I'd like to get all philosophical about this, but Ellen Goodman over at the Globe did a much better job of it than I will right now. She brings up the counterpoint of a British woman who was fired from her job because she wouldn't remove her veil, and sums it up nicely:
Here in America, our Halloween revelers have only the scantiest -- and I do mean scantiest -- idea of how the market has shaped the options that they regard as their own. Most women are only dimly aware of how we internalize the liposuctioned, breast-implanted, celebrity-shaped images that define the "right" female body. They are even less aware of a culture that defines sexy as something seen rather than felt.

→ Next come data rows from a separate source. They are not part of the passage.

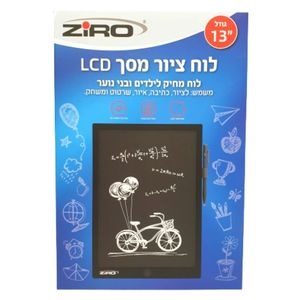לוח מסך מחיק לוח ציור מסך לד LCD גודל 13" של חברת ZIRO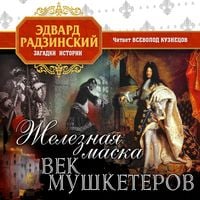 Produktbild: Jeleznaya maska. Vek mushketerov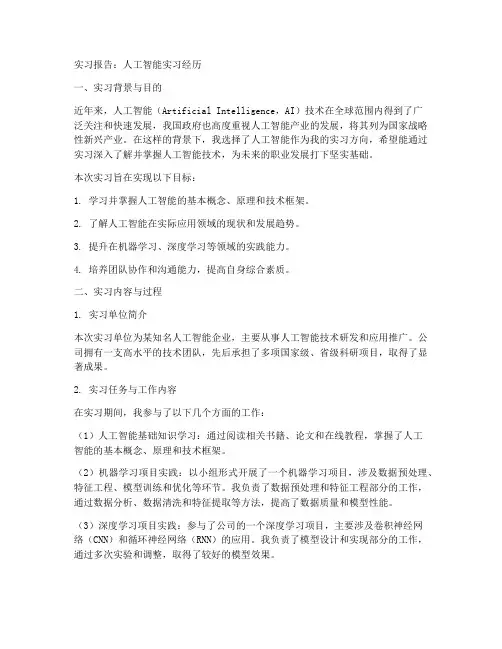 人工智能方面的实习报告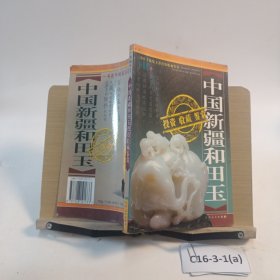中国新疆和田玉投资收藏鉴赏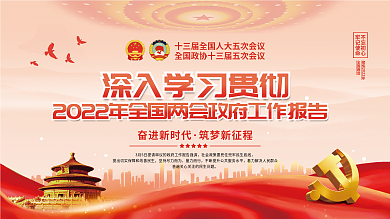 党建风2022年全国两会工作报告宣传展板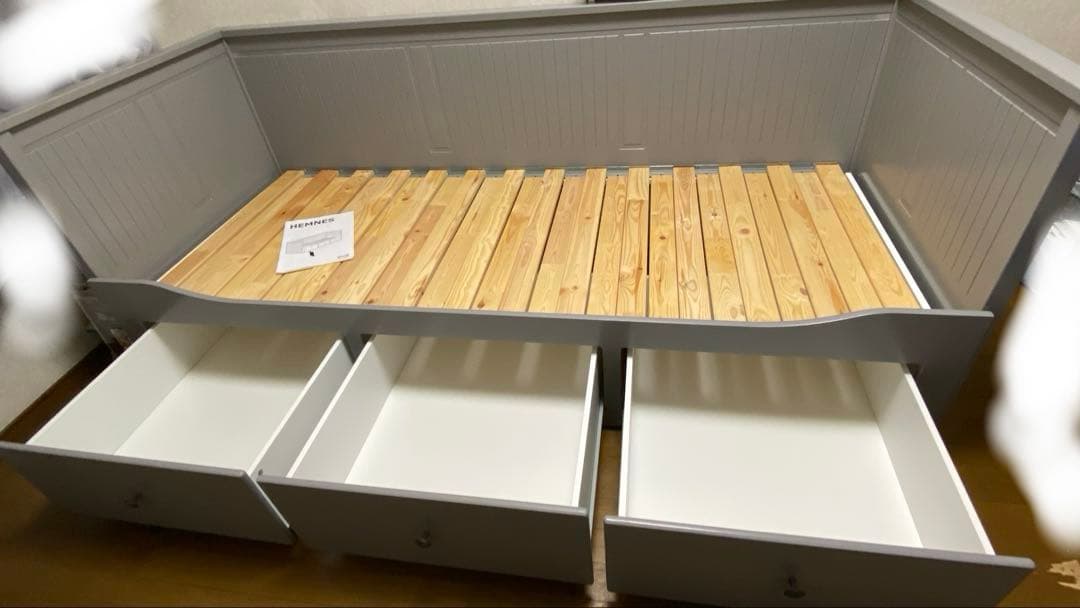 IKEA ヘムネスベット　グレー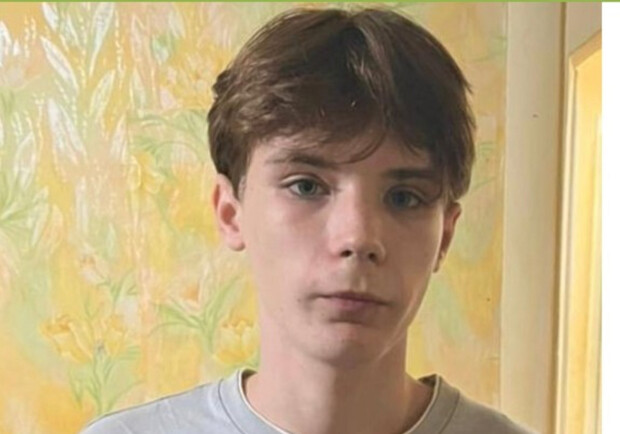 В Одессе пропал парень-подросток Юрий Козачук. 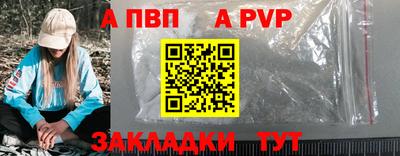 кокаин перу Нягань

I saw this yesterday when shopping-- the Pru had a trick-or-treating day at the stores, and one girl who couldn't have been more than eight was a witch (or a pop-star) wearing a black skirt and a belly shirt. A young girl who hadn't even started with puberty was baring her midriff, her mother smiling on happily. It was disturbing. If I ever have a girl, I am going to feel like Sisyphus, pushing that whole ball of cultural pressure to be sultry and hot to be worth anything up a hill, trying to convince her that her mind is more valuable than her cup size.